Reputation: 29123
I have a job that has some failed tasks. I want to try and reproduce on the files the tasks were handling but can't find how to know which files these were.
How can I find what files a task was handling when it failed?
Upvotes: 1
Views: 39
Reputation: 20969
I have no idea if that really works, but you may want to try that out (I was coding with Hadoop 2.2):
job.waitForCompletion(true);
Class<? extends InputFormat<?, ?>> clz = job.getInputFormatClass();
InputFormat<?, ?> inputFormat = ReflectionUtils.newInstance(clz, conf);
List<InputSplit> splits = inputFormat.getSplits(job);
TaskCompletionEvent[] events = job.getTaskCompletionEvents(0);
for (TaskCompletionEvent ev : events) {
if (ev.isMapTask() && ev.getStatus() == Status.FAILED) {
int idWithinJob = ev.idWithinJob();
InputSplit inputSplit = splits.get(idWithinJob);
if (inputSplit instanceof FileSplit) {
FileSplit sp = (FileSplit) inputSplit;
System.out.println(sp.getPath() + " failed!");
}
}
}
The idea is rather simple, you get all task events, take map and failed ones. Then you can obtain an index that is usally assigned to the split internally.
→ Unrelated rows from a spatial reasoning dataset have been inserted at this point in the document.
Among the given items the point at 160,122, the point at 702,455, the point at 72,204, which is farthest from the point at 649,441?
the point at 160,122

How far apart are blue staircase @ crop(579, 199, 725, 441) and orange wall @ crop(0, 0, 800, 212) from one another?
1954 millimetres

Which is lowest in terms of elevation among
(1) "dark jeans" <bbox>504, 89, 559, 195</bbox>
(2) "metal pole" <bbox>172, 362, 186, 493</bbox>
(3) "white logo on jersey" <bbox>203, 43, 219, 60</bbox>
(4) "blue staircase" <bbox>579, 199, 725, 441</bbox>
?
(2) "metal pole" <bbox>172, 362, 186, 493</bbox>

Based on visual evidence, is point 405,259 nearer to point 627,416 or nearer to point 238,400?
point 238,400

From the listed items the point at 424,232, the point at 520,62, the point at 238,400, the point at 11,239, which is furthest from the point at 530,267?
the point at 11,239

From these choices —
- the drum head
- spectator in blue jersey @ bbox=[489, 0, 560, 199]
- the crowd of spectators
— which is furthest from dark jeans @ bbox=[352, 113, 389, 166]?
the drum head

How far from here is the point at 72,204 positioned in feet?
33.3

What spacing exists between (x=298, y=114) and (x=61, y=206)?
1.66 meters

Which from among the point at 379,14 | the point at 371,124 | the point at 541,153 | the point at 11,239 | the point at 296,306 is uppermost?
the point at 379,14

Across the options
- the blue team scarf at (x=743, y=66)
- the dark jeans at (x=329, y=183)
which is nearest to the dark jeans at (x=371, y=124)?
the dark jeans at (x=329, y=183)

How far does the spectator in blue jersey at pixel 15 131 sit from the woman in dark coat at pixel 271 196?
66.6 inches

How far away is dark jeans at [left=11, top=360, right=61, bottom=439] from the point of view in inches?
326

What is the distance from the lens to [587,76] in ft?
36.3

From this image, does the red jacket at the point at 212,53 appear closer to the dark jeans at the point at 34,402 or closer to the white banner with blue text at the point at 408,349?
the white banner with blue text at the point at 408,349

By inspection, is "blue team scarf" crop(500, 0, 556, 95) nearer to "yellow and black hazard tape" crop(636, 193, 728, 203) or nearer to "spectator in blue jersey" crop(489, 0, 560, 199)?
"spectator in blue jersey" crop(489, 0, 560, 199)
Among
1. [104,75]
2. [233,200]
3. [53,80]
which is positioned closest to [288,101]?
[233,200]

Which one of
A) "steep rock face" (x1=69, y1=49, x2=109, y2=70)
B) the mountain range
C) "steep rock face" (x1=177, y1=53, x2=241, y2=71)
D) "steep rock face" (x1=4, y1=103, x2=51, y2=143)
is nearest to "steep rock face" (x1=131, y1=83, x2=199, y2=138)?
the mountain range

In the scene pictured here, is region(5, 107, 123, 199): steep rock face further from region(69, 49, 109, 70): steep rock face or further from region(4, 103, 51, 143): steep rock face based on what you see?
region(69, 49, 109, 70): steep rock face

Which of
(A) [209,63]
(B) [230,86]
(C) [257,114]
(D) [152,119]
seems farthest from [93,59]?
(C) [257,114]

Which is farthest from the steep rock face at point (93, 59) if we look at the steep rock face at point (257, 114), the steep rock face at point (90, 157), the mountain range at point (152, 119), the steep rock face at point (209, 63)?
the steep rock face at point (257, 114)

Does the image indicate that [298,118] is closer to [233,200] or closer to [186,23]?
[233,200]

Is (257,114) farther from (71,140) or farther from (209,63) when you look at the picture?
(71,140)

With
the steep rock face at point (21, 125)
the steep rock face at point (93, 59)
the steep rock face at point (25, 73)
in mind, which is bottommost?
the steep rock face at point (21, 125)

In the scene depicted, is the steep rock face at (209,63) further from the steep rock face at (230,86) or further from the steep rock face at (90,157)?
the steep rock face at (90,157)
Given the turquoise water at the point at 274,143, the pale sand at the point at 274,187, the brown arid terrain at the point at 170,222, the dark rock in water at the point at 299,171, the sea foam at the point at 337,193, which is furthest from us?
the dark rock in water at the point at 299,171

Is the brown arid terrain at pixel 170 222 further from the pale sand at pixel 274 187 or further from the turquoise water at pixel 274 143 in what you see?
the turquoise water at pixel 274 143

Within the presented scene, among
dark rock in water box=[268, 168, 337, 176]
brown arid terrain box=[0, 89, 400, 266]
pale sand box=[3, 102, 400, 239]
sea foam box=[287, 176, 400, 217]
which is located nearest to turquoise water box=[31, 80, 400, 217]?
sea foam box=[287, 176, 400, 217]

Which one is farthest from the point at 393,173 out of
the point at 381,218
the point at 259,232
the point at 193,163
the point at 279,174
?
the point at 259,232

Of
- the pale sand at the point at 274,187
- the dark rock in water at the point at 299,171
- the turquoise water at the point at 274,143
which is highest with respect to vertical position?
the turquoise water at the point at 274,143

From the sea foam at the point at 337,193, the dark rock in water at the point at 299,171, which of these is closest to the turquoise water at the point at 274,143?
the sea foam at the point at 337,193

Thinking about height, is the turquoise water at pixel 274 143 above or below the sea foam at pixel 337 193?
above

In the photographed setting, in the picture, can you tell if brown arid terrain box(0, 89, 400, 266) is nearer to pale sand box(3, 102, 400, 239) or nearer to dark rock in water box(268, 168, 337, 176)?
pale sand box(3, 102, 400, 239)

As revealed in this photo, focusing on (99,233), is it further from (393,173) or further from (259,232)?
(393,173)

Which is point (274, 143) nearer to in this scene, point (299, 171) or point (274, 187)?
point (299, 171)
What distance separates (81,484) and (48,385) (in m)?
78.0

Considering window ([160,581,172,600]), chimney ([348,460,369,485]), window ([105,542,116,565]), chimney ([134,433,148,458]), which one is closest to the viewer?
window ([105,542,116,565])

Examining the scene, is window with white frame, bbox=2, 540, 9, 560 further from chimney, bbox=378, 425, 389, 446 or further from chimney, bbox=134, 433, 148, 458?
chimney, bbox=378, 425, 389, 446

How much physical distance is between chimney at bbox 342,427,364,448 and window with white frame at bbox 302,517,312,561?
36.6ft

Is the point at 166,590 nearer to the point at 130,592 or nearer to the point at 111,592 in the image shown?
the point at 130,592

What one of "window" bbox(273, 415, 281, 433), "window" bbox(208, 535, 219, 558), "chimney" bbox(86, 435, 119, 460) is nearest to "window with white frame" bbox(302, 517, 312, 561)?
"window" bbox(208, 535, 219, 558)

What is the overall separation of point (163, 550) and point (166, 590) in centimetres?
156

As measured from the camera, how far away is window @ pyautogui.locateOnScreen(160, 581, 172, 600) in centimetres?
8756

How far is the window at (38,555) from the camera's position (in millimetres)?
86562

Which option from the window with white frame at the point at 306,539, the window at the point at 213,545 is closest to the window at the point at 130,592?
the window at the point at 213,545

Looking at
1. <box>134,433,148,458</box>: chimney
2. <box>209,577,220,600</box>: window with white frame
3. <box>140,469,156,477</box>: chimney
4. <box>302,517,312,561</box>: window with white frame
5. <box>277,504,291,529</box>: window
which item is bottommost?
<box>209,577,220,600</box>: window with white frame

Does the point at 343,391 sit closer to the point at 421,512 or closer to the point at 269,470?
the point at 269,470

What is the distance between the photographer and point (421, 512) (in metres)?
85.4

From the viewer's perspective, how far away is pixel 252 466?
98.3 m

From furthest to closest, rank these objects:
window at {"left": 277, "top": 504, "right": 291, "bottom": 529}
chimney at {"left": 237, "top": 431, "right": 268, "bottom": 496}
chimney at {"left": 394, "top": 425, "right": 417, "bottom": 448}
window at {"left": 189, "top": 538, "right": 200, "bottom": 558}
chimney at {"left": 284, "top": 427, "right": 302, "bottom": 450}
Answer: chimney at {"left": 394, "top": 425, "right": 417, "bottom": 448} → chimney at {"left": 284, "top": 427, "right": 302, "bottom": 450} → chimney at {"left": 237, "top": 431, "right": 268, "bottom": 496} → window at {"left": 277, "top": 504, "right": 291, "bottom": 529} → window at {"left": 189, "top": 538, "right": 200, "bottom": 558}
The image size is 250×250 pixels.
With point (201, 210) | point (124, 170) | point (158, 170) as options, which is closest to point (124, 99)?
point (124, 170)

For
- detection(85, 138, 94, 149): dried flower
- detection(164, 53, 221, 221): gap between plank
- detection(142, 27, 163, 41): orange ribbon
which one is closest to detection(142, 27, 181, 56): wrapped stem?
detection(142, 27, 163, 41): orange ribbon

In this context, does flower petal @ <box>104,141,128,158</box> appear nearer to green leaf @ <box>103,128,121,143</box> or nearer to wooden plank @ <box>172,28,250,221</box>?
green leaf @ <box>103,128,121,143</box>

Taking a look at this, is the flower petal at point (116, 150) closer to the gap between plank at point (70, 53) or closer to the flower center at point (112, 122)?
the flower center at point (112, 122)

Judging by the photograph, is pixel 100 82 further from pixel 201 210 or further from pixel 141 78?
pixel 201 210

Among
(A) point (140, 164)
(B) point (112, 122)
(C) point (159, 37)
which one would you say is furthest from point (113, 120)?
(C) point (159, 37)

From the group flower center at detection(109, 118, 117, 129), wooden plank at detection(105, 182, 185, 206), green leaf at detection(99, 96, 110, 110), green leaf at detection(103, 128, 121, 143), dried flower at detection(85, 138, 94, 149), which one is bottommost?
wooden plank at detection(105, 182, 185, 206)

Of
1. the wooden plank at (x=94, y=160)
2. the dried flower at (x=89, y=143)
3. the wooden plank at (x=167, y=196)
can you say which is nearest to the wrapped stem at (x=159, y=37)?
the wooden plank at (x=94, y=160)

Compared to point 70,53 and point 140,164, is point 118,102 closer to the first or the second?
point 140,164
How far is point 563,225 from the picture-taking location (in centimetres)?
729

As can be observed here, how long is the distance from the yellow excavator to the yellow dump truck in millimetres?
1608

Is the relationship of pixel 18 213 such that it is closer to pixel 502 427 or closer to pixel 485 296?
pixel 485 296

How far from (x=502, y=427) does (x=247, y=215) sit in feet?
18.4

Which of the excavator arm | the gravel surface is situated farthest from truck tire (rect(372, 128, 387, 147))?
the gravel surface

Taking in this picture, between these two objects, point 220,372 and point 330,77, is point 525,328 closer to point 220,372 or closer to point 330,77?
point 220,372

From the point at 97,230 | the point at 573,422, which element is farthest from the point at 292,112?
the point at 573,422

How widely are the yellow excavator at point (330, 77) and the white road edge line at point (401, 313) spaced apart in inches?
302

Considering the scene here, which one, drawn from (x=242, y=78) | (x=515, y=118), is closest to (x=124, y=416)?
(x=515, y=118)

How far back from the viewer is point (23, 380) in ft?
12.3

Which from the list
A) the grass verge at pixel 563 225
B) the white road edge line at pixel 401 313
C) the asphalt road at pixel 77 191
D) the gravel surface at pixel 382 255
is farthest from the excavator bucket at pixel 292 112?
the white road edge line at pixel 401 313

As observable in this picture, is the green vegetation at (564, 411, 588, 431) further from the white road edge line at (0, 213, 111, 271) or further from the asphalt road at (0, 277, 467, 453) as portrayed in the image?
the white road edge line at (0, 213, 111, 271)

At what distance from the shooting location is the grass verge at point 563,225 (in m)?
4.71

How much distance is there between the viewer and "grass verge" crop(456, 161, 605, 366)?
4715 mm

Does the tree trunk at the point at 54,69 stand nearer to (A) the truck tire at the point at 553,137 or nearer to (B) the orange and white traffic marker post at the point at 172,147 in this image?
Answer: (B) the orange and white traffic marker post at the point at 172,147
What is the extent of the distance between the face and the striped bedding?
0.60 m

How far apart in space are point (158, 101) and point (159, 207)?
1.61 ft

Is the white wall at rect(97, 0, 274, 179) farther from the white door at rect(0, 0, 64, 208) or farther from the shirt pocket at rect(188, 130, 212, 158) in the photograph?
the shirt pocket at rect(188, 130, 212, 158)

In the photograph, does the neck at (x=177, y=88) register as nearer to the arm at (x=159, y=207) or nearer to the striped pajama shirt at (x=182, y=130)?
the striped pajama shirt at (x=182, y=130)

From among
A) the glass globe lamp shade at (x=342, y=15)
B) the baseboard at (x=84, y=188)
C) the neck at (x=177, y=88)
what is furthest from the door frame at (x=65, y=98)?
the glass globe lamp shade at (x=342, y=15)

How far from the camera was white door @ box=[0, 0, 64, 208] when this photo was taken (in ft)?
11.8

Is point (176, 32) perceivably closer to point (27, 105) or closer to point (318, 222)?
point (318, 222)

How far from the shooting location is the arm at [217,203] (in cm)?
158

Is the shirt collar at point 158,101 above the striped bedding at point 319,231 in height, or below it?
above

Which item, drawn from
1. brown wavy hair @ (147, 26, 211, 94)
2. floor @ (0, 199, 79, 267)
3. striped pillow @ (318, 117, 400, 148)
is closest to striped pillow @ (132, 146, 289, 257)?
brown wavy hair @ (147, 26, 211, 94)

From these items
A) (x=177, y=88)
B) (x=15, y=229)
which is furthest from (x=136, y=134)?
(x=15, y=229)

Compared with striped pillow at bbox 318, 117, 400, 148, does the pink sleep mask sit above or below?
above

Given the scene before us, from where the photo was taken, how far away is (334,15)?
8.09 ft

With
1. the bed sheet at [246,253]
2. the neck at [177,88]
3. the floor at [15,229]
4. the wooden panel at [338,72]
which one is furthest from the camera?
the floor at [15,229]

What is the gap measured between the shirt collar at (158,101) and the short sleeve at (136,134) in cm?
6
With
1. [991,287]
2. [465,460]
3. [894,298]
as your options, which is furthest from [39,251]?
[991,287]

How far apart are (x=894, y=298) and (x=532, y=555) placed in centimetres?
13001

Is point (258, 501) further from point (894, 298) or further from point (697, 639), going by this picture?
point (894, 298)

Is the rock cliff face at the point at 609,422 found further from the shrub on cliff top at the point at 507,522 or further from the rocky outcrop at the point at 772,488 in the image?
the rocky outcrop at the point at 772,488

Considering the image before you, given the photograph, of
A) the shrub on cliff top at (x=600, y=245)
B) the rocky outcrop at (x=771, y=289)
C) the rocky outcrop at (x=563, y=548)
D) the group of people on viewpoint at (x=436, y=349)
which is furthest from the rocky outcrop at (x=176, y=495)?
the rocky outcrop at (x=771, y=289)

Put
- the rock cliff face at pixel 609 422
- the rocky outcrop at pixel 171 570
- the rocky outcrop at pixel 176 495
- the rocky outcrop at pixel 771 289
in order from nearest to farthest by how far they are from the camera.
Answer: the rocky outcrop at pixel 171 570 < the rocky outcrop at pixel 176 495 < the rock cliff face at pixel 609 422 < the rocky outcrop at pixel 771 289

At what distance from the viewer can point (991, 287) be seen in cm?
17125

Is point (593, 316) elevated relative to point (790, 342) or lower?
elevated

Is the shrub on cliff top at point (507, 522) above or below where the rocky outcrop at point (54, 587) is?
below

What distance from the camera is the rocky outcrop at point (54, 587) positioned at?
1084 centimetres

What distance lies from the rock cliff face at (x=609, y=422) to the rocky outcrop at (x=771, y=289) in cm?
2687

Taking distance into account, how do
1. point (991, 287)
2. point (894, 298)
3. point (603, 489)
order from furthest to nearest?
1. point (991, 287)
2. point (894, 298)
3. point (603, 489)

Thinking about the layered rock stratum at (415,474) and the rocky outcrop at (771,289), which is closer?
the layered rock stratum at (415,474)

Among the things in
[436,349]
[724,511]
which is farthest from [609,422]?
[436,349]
The split itself can be obtained by running it over the job data. Please note that the FileSplit
can also be a part of the file (block), so you want to check the internal offset
and length
fields. The type of the split is dependent on the InputFormat
, so there is no guarantee that the returned splits are a FileSplit
.
Upvotes: 1